### Prompt:
Please print every record below exactly as it appears.

### Dataset records:
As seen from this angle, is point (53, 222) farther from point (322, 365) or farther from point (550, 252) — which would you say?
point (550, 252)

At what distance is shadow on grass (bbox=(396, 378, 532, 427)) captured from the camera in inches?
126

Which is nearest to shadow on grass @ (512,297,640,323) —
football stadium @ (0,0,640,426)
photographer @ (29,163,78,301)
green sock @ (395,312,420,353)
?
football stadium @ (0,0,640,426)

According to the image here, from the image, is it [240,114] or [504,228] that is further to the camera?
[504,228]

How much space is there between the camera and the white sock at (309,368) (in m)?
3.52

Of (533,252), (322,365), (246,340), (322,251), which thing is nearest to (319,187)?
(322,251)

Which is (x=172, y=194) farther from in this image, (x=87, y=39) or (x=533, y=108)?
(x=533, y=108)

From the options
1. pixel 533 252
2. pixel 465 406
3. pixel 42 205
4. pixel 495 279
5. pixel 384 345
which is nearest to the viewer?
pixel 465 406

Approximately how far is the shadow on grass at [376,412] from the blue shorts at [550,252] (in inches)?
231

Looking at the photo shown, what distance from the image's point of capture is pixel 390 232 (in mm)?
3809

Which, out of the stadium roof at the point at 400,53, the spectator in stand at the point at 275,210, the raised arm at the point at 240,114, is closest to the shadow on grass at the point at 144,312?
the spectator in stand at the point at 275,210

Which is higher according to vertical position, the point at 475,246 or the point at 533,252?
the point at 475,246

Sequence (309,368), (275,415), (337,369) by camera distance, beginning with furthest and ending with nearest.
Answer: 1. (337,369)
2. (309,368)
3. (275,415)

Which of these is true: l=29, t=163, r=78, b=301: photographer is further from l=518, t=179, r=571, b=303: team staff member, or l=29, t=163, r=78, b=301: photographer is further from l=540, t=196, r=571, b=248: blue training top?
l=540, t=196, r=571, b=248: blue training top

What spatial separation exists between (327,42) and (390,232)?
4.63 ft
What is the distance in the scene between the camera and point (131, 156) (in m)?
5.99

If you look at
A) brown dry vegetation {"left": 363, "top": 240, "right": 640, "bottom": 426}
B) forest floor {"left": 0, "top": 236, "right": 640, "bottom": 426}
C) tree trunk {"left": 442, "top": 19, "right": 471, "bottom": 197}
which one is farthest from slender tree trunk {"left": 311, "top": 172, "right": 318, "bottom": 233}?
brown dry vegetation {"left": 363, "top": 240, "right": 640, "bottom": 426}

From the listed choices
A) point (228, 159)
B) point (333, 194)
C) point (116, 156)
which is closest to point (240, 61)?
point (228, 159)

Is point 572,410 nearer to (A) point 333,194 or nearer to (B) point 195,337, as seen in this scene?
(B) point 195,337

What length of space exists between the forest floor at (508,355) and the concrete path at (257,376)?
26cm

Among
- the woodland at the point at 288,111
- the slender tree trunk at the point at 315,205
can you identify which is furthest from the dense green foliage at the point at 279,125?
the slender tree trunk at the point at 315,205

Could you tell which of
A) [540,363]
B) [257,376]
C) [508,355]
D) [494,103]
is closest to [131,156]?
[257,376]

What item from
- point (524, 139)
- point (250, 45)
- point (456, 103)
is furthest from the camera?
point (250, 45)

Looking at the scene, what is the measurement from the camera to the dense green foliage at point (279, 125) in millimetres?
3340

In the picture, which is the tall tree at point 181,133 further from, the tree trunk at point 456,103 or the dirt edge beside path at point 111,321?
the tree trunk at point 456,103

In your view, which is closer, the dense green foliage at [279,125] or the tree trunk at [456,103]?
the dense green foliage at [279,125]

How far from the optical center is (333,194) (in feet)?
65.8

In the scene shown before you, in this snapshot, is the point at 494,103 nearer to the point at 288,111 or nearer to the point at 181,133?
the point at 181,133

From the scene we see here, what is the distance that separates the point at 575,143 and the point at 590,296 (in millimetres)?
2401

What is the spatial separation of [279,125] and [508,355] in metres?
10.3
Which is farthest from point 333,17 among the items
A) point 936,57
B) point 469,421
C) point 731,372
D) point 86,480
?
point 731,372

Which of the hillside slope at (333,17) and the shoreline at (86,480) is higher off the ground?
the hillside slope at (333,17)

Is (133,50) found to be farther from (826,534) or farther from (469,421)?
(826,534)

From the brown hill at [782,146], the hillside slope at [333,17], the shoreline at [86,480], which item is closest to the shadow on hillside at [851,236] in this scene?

### Answer in full:
As seen from this angle, is point (53, 222) farther from point (322, 365) or farther from point (550, 252) — which would you say?
point (550, 252)

At what distance is shadow on grass (bbox=(396, 378, 532, 427)) captured from the camera in inches?
126

Which is nearest to shadow on grass @ (512,297,640,323) —
football stadium @ (0,0,640,426)
photographer @ (29,163,78,301)
green sock @ (395,312,420,353)
?
football stadium @ (0,0,640,426)

According to the image here, from the image, is it [240,114] or [504,228] that is further to the camera?
[504,228]

How much space is there between the camera and the white sock at (309,368) (in m)?
3.52

Of (533,252), (322,365), (246,340), (322,251), which thing is nearest to (319,187)?
(322,251)

Which is (x=172, y=194) farther from in this image, (x=87, y=39) or (x=533, y=108)?
(x=533, y=108)

From the options
1. pixel 533 252
2. pixel 465 406
3. pixel 42 205
4. pixel 495 279
5. pixel 384 345
which is nearest to the viewer?
pixel 465 406

Approximately how far is the shadow on grass at [376,412] from the blue shorts at [550,252] (in inches)?
231

Looking at the photo shown, what distance from the image's point of capture is pixel 390 232 (in mm)?
3809

Which, out of the stadium roof at the point at 400,53, the spectator in stand at the point at 275,210, the raised arm at the point at 240,114, is closest to the shadow on grass at the point at 144,312?
the spectator in stand at the point at 275,210

Which is higher according to vertical position, the point at 475,246 or the point at 533,252?
the point at 475,246

Sequence (309,368), (275,415), (337,369) by camera distance, beginning with furthest and ending with nearest.
Answer: 1. (337,369)
2. (309,368)
3. (275,415)

Which of these is true: l=29, t=163, r=78, b=301: photographer is further from l=518, t=179, r=571, b=303: team staff member, or l=29, t=163, r=78, b=301: photographer is further from l=540, t=196, r=571, b=248: blue training top?
l=540, t=196, r=571, b=248: blue training top

What spatial separation exists between (327,42) and (390,232)?
4.63 ft
What is the distance in the scene between the camera and point (131, 156) (in m)?
5.99

If you look at
A) brown dry vegetation {"left": 363, "top": 240, "right": 640, "bottom": 426}
B) forest floor {"left": 0, "top": 236, "right": 640, "bottom": 426}
C) tree trunk {"left": 442, "top": 19, "right": 471, "bottom": 197}
which one is farthest from slender tree trunk {"left": 311, "top": 172, "right": 318, "bottom": 233}?
brown dry vegetation {"left": 363, "top": 240, "right": 640, "bottom": 426}

From the listed choices
A) point (228, 159)
B) point (333, 194)
C) point (116, 156)
which is closest to point (240, 61)?
point (228, 159)

Is point 572,410 nearer to (A) point 333,194 or nearer to (B) point 195,337, as seen in this scene?
(B) point 195,337

What length of space exists between the forest floor at (508,355) and the concrete path at (257,376)?
26cm

Among
- the woodland at the point at 288,111
- the slender tree trunk at the point at 315,205
can you identify which is furthest from the dense green foliage at the point at 279,125?
the slender tree trunk at the point at 315,205

Could you tell which of
A) [540,363]
B) [257,376]
C) [508,355]
D) [494,103]
is closest to [131,156]?
[257,376]

What item from
- point (524, 139)
- point (250, 45)
- point (456, 103)
is furthest from the camera?
point (250, 45)

Looking at the scene, what is the measurement from the camera to the dense green foliage at point (279, 125) in millimetres?
3340

In the picture, which is the tall tree at point 181,133 further from, the tree trunk at point 456,103 or the dirt edge beside path at point 111,321?
the tree trunk at point 456,103

In your view, which is closer, the dense green foliage at [279,125] or the tree trunk at [456,103]?
the dense green foliage at [279,125]

How far from the optical center is (333,194) (in feet)?
65.8

In the scene shown before you, in this snapshot, is the point at 494,103 nearer to the point at 288,111 or nearer to the point at 181,133?
the point at 181,133

From the scene we see here, what is the distance that separates the point at 575,143 and the point at 590,296 (in millimetres)?
2401

What is the spatial separation of [279,125] and [508,355] in metres?
10.3
Which is farthest from point 333,17 among the items
A) point 936,57
B) point 469,421
C) point 731,372
D) point 86,480
?
point 731,372

Which of the hillside slope at (333,17) and the shoreline at (86,480) is higher off the ground?
the hillside slope at (333,17)

Is (133,50) found to be farther from (826,534) or farther from (469,421)?
(826,534)

From the brown hill at [782,146], the hillside slope at [333,17], the shoreline at [86,480], which item is closest to the shadow on hillside at [851,236] in this scene?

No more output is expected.